─── Document passage ───

Somewhere Under the Rainbow
















Went to the theatre the other night to watch Over the Rainbow, which is the life story of Eva Cassidy. I've always been a big fan of Eva Cassidy and the musical, although not brilliantly written, was a great opportunity to hear her music sung live. I was amazed to find out halfway through that the lead was being played by Faye Tozer from Steps, who was simply brilliant - her voice was remarkably similar to Eva's, which seems to suggest she was wasted in Steps.

We were late arriving in the first half, so we were forced to sit at the back. During the interval, we moved to our booked seats, which were only about three rows from the front. Most of the singers were pretty good, but the German-sounding lady playing Eva's mother was one of those annoying stage singers that seem to think that a singer is judged by their loudness. Each sung sentence would start off fairly quietly, but would end on a massive crescendo. Bearing in mind they were all using microphones, it must have been impossible for the sound man - she ranged from barely audible to ear-shatteringly loud.

And she caused me to have a nightmare at a very inopportune moment; Near the end of the show, Eva has been diagnosed with terminal cancer and they really milked it for tear value. There are plenty of scenes with her slumped in a wheelchair and her family and friends regularly breaking down in floods of tears. With Eva near to death, her mother breaks into a heart-wrenching solo, with much wailing and nashing of teeth. And halfway through, she belted out a line so loud that it made me involuntarily jump up in the air and exclaim "Urrgh!"

───

§ **Exercise instructions**:
**A)** From the Eva Cassidy review, return the passage starting with "We were late" and going on through "to ear-shatteringly loud.".
**B)** Answer these questions using the Eva Cassidy review:
(i) Who played the lead role?
(ii) About how many rows from the front were the booked seats?
(iii) What did the writer exclaim after jumping up?
**C)** Extend the Eva Cassidy review beyond its final sentence.

─── Recorded data ───

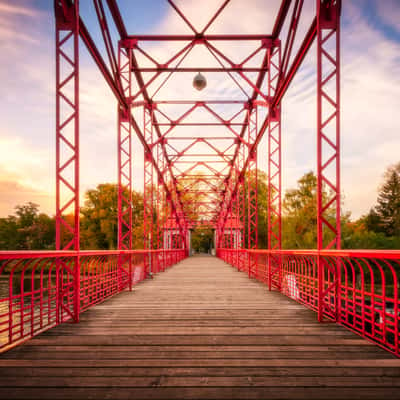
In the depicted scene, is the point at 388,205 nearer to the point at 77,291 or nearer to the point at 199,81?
the point at 199,81

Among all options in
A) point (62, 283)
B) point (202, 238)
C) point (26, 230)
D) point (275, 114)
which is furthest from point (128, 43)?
point (202, 238)

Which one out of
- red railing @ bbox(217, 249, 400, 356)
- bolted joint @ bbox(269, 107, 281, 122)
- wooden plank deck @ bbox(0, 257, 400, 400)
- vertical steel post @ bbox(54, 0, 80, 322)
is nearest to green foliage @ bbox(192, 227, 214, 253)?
bolted joint @ bbox(269, 107, 281, 122)

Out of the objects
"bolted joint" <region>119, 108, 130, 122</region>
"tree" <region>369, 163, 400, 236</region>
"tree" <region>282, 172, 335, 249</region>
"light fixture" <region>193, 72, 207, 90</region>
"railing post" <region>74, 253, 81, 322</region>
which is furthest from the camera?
"tree" <region>369, 163, 400, 236</region>

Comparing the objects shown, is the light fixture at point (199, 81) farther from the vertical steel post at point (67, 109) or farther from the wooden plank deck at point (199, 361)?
the wooden plank deck at point (199, 361)

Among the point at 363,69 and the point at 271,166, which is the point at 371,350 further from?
the point at 363,69

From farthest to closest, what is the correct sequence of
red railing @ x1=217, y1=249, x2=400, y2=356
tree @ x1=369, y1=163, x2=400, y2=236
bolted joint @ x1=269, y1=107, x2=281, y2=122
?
1. tree @ x1=369, y1=163, x2=400, y2=236
2. bolted joint @ x1=269, y1=107, x2=281, y2=122
3. red railing @ x1=217, y1=249, x2=400, y2=356

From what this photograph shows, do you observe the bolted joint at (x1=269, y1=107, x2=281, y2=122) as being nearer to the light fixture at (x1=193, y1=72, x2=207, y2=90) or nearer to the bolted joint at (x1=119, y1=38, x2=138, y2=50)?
the light fixture at (x1=193, y1=72, x2=207, y2=90)

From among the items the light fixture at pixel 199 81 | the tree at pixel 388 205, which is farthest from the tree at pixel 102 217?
the light fixture at pixel 199 81

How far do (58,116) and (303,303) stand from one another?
5.66 metres

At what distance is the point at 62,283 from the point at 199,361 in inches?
104

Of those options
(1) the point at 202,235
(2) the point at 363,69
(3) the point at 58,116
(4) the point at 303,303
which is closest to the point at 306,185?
(2) the point at 363,69

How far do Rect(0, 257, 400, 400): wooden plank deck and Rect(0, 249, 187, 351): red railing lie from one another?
26 centimetres

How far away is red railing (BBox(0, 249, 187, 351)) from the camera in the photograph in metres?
3.54

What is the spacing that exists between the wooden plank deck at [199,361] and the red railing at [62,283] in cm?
26
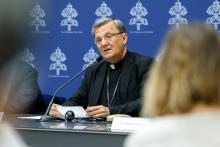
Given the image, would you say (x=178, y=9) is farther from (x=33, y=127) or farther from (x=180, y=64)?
(x=180, y=64)

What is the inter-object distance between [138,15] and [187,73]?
4.18m

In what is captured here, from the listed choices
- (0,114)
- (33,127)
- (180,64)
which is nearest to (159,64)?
(180,64)

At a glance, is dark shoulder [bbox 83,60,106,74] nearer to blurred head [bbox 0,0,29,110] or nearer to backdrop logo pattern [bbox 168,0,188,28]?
backdrop logo pattern [bbox 168,0,188,28]

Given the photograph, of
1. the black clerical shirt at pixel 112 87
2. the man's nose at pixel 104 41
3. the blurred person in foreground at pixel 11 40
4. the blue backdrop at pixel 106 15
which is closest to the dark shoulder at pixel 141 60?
the black clerical shirt at pixel 112 87

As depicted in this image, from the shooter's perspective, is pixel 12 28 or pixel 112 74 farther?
pixel 112 74

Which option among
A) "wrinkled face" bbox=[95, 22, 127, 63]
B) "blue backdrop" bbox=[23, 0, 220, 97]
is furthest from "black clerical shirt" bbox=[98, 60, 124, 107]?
"blue backdrop" bbox=[23, 0, 220, 97]

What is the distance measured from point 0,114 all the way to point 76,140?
1.92m

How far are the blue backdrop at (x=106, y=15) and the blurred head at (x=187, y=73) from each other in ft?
12.3

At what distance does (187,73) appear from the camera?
930mm

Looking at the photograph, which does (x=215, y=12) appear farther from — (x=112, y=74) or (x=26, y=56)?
(x=26, y=56)

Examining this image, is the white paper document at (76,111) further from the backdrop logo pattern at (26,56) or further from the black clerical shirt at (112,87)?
the backdrop logo pattern at (26,56)

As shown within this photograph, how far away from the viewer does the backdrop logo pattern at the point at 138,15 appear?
504cm

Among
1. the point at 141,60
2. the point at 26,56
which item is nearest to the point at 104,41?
the point at 141,60

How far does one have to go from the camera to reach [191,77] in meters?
0.92
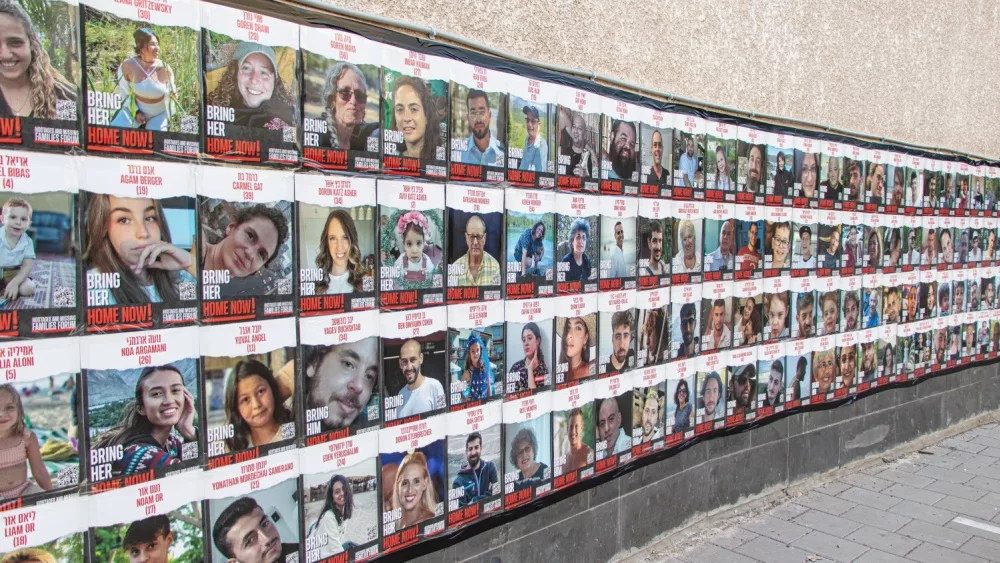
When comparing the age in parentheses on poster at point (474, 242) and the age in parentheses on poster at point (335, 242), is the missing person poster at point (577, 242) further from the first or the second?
the age in parentheses on poster at point (335, 242)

───

§ **Answers to the exercise**:
**A)**
We were late arriving in the first half, so we were forced to sit at the back. During the interval, we moved to our booked seats, which were only about three rows from the front. Most of the singers were pretty good, but the German-sounding lady playing Eva's mother was one of those annoying stage singers that seem to think that a singer is judged by their loudness. Each sung sentence would start off fairly quietly, but would end on a massive crescendo. Bearing in mind they were all using microphones, it must have been impossible for the sound man - she ranged from barely audible to ear-shatteringly loud.

**B)**
(i) Faye Tozer from Steps
(ii) About three rows
(iii) "Urrgh!"

**C)**
My girlfriend started giggling at my inappropriate reaction and it just set me off. I could not stop laughing. It was absolutely horrendous - I was getting very harsh looks from the extremely large skinhead I was sitting next to. There's nothing worse than having an uncontrollable laughing fit when you're not supposed to. I started sweating and getting really hot. Poor Faye was singing her farewell song from her deathbed / wheelchair and all I could do was laugh my head off, tears streaming down my face. I couldn't even leave, because I was in the middle of the row right at the front. It was one of the most uncomfortable experiences I've ever had.

I finally managed to pull it together and as soon as the lights came up, we made a hasty exit before anyone chose to voice their complaint. I'm never taking Helen to the theatre again, because it's clearly her fault.